The entrance to this was crowned off by the controversial steel-and-glass pyramid, which soon became a celebrated landmark. Today, the Louvre displays an astounding collection of over 38,000 works, including Egyptian antiques, ancient Greek and Roman sculptures, crown jewels and royal artefacts of French nobles, and one of the richest collections of paintings in the world — including the entire gamut of European art, up to the revolutions of 1848. It can take up to three full days to visit each room in the museum; however, a guided tour gives you a sampling of the most important masterpieces, including the Winged Victory of Samothrace, Venus de Milo, Michelangelo’s Dying Slave and Leonardo da Vinci’s Mona Lisa.
On that first visit, I spent hours aimlessly walking through the Louvre and marvelling at its collections. Other days, though, I gave the tourist-infested museum a miss and walked down the shaded boulevard along the serene river Seine, the lifeline of Paris. The tall towers and the central timbered spire of the Notre Dame, yet to be engulfed by that fateful fire last April, reached high, beckoning me from a little island on the Seine. Exploring the 800-year-old cathedral, one of the finest examples of French Gothic architecture — with its gargoyles, strix, chimeras and scores of sculptures vividly illustrating Biblical stories on the façade, and with its awe-inspiring vaulted roof — remains etched in memory. So does sitting in the shadow of the Eiffel Tower on a cold night and feasting on a delectable spread of French staples — onion soup, coq au vin and chocolate souffle, with a glass or two of champagne for company.

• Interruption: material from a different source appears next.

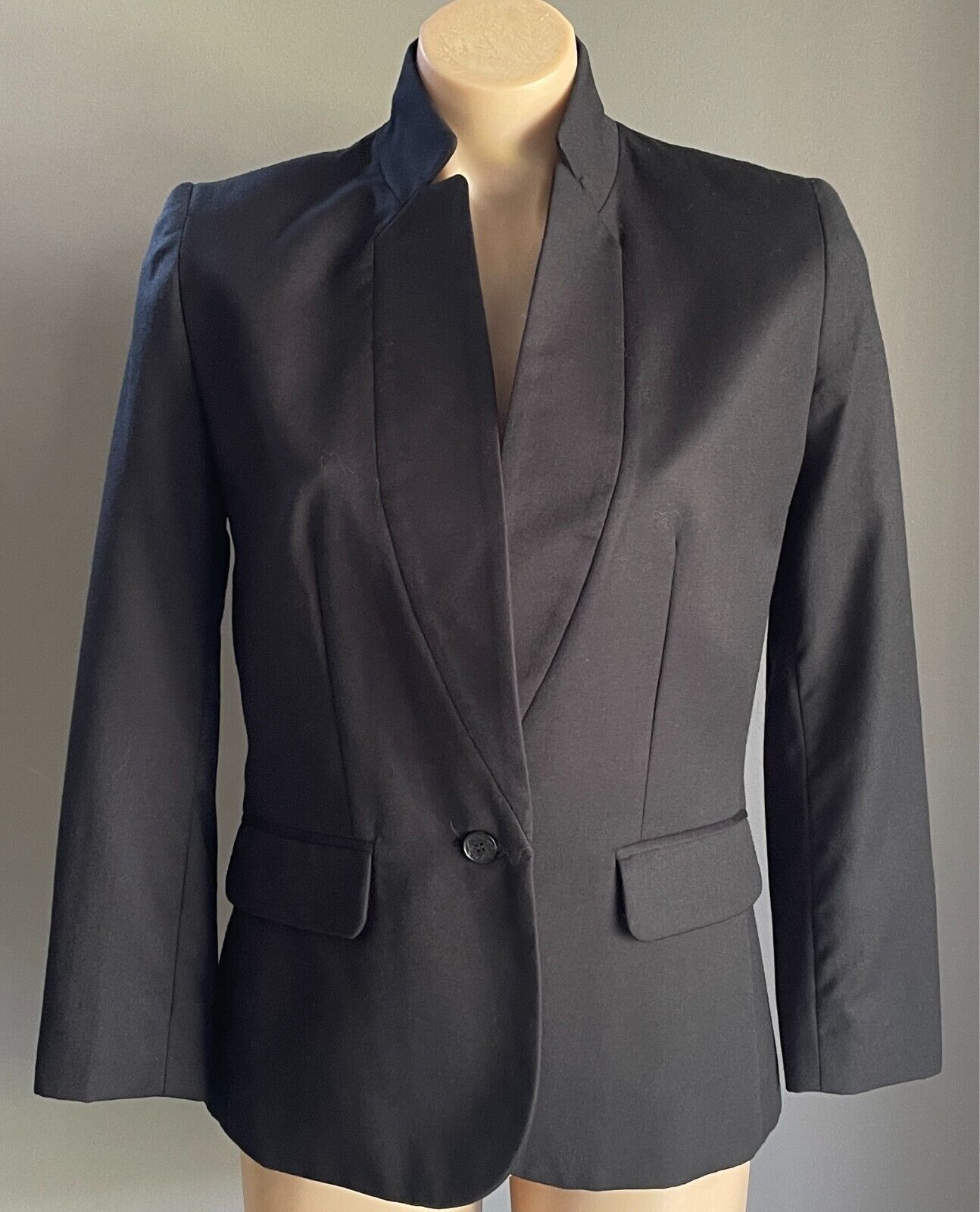 STELLA McCARTNEY Collab TARGET Blazer Jacket Black Size 10 Wool Long Sleeves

One such evening, I lingered long past my dinnertime waiting for one of the world’s most photographed landmarks to light up and sparkle gloriously for five minutes. In that interval, as I waited with childlike wonderment, I realised that it wasn’t just the famous and the iconic that make Paris irresistible, but all the little moments that lead up to them. Whether it’s discovering a chic café you had missed before, or a mobile crêperie around the corner, serving the most delicious crêpes; whether it’s riding the Metro to your destination or cruising down the Seine on a boat; whether it’s an aimless wandering that leads to nowhere or one that unearths fascinating museums and obscure churches, Paris is a city that reveals itself only a little at a time, captivating you enough, yet leaving much to the imagination.